* [Supplied passage]:
How Mediation Can Resolve Common Disputes That Arise During Will Probate

Probate disputes often reflect the worst aspects of family law coupled with issues of undue influence.

At the time of a will probate dispute the court system is seeing the litigants at a trying period in their lives. They have lost a loved one and tensions are running high as to the actual intent of the deceased person. While the parties may be furious with one another, there is always the hope that some degree of familial ties can be preserved. Mediation is uniquely suited to resolve these tensions. The litigants can tell their sides of the story to the mediator, who has the time to listen. In my experience, it is very important for all litigants to feel as if their side of the dispute has been properly told. It is after this emotionally draining experience that they are ready to find common ground and solutions to the problems presented.

Challenges frequently arise when all heirs are not treated equally. One child may feel they had the burden of caring for the aging parent and should be compensated. A variation of this story arises when the elderly parent has given a power of attorney to only one family member. After death disputes arise as to assets that may have been spent by the child with the power of attorney. Rarely have receipts been saved, and frequently large amounts of cash have been paid to home health aide. Expensive litigation and a trial will only serve to reduce the assets. A mediator can help the parties narrow their actual disputes and discuss the cost of proving the righteousness of a position. The insight of a neutral third party is invaluable.

There are many variations on the theme in probate disputes. Tensions frequently arise in step-sibling situations or where the children of the decedent have a position adverse to the second spouse. Occasionally, a dispute arises when the decedent has left all of his or her assets to a charity or a caregiver to the omission of their heirs. The decedent may have said she will leave a specific bequest at death, which is not enforceable. A joint account may have been established by the decedent with a child. The issue then presents itself as to whether this is a gift to the child or a convenience account.

* [What the exercise asks]:
Quote the passage on mediating probate disputes in full, word for word. The material has no connection to the passage on mediating probate disputes.

* [Data provided]:
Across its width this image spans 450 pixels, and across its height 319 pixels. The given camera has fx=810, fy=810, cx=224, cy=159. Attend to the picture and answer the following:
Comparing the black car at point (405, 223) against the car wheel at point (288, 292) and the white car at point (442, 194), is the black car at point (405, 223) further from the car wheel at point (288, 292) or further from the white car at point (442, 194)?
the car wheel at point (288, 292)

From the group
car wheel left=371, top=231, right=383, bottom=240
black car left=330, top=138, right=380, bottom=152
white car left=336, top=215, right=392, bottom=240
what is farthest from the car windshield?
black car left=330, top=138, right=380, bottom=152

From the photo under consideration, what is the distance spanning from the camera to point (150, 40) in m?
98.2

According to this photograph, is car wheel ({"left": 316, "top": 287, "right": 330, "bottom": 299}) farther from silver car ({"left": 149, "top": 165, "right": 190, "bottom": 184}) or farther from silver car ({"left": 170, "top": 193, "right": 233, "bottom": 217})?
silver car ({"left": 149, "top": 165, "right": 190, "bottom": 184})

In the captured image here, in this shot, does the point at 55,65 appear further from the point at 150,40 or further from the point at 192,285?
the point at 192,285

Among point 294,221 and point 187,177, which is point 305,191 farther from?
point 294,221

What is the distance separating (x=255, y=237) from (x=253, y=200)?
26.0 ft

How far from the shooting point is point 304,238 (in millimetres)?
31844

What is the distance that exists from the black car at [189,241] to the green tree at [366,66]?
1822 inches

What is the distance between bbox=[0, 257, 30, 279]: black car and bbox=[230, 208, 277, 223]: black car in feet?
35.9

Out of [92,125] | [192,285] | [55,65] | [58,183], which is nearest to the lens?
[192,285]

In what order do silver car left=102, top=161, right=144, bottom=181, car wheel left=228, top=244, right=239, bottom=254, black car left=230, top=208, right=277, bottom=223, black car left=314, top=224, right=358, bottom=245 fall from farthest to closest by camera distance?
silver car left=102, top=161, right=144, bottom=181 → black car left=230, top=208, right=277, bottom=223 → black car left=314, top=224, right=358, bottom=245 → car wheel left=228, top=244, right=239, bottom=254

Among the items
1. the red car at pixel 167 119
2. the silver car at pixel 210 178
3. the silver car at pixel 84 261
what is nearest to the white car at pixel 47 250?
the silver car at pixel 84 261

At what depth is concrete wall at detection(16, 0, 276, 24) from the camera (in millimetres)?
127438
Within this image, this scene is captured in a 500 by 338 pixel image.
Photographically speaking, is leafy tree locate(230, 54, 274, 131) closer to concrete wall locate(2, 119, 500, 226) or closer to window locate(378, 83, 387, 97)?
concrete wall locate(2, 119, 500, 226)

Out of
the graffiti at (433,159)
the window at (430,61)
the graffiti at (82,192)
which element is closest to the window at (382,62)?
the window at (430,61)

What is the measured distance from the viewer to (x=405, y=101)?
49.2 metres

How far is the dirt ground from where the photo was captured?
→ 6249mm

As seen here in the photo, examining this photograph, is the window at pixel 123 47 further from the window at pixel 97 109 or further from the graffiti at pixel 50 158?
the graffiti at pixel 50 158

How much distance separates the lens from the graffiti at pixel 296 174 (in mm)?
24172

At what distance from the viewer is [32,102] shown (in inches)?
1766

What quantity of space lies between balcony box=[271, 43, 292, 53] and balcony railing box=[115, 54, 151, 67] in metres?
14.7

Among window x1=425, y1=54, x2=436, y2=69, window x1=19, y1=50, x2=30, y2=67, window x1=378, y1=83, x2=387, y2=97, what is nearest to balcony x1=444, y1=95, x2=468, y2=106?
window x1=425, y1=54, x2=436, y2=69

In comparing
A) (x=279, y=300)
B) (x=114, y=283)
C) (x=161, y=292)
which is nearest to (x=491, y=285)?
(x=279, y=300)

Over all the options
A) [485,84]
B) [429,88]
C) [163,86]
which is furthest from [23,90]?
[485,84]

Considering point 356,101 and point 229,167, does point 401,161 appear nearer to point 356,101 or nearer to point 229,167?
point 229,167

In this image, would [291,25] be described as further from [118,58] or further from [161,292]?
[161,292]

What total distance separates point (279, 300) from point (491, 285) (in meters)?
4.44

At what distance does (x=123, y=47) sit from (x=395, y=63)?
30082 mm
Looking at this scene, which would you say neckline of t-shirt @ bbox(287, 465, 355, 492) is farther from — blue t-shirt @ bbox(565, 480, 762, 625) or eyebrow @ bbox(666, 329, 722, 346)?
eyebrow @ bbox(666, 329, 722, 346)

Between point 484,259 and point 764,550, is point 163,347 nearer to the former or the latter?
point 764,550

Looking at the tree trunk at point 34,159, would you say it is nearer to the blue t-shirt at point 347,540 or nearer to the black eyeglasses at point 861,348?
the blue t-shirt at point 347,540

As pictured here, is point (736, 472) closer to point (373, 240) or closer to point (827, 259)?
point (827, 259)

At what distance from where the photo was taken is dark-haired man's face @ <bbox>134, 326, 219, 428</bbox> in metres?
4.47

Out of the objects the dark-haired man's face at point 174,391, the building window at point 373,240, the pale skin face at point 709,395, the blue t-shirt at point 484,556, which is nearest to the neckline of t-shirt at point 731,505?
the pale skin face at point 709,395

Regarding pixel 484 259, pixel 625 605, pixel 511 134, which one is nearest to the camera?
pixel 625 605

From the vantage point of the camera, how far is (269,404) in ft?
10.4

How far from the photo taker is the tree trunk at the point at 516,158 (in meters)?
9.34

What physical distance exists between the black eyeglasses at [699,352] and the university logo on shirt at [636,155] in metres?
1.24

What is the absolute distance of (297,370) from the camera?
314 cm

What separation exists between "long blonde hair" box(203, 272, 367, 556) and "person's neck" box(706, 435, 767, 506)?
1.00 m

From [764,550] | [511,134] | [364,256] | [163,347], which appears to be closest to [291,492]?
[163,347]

* [Output for this task]:
How Mediation Can Resolve Common Disputes That Arise During Will Probate

Probate disputes often reflect the worst aspects of family law coupled with issues of undue influence.

At the time of a will probate dispute the court system is seeing the litigants at a trying period in their lives. They have lost a loved one and tensions are running high as to the actual intent of the deceased person. While the parties may be furious with one another, there is always the hope that some degree of familial ties can be preserved. Mediation is uniquely suited to resolve these tensions. The litigants can tell their sides of the story to the mediator, who has the time to listen. In my experience, it is very important for all litigants to feel as if their side of the dispute has been properly told. It is after this emotionally draining experience that they are ready to find common ground and solutions to the problems presented.

Challenges frequently arise when all heirs are not treated equally. One child may feel they had the burden of caring for the aging parent and should be compensated. A variation of this story arises when the elderly parent has given a power of attorney to only one family member. After death disputes arise as to assets that may have been spent by the child with the power of attorney. Rarely have receipts been saved, and frequently large amounts of cash have been paid to home health aide. Expensive litigation and a trial will only serve to reduce the assets. A mediator can help the parties narrow their actual disputes and discuss the cost of proving the righteousness of a position. The insight of a neutral third party is invaluable.

There are many variations on the theme in probate disputes. Tensions frequently arise in step-sibling situations or where the children of the decedent have a position adverse to the second spouse. Occasionally, a dispute arises when the decedent has left all of his or her assets to a charity or a caregiver to the omission of their heirs. The decedent may have said she will leave a specific bequest at death, which is not enforceable. A joint account may have been established by the decedent with a child. The issue then presents itself as to whether this is a gift to the child or a convenience account.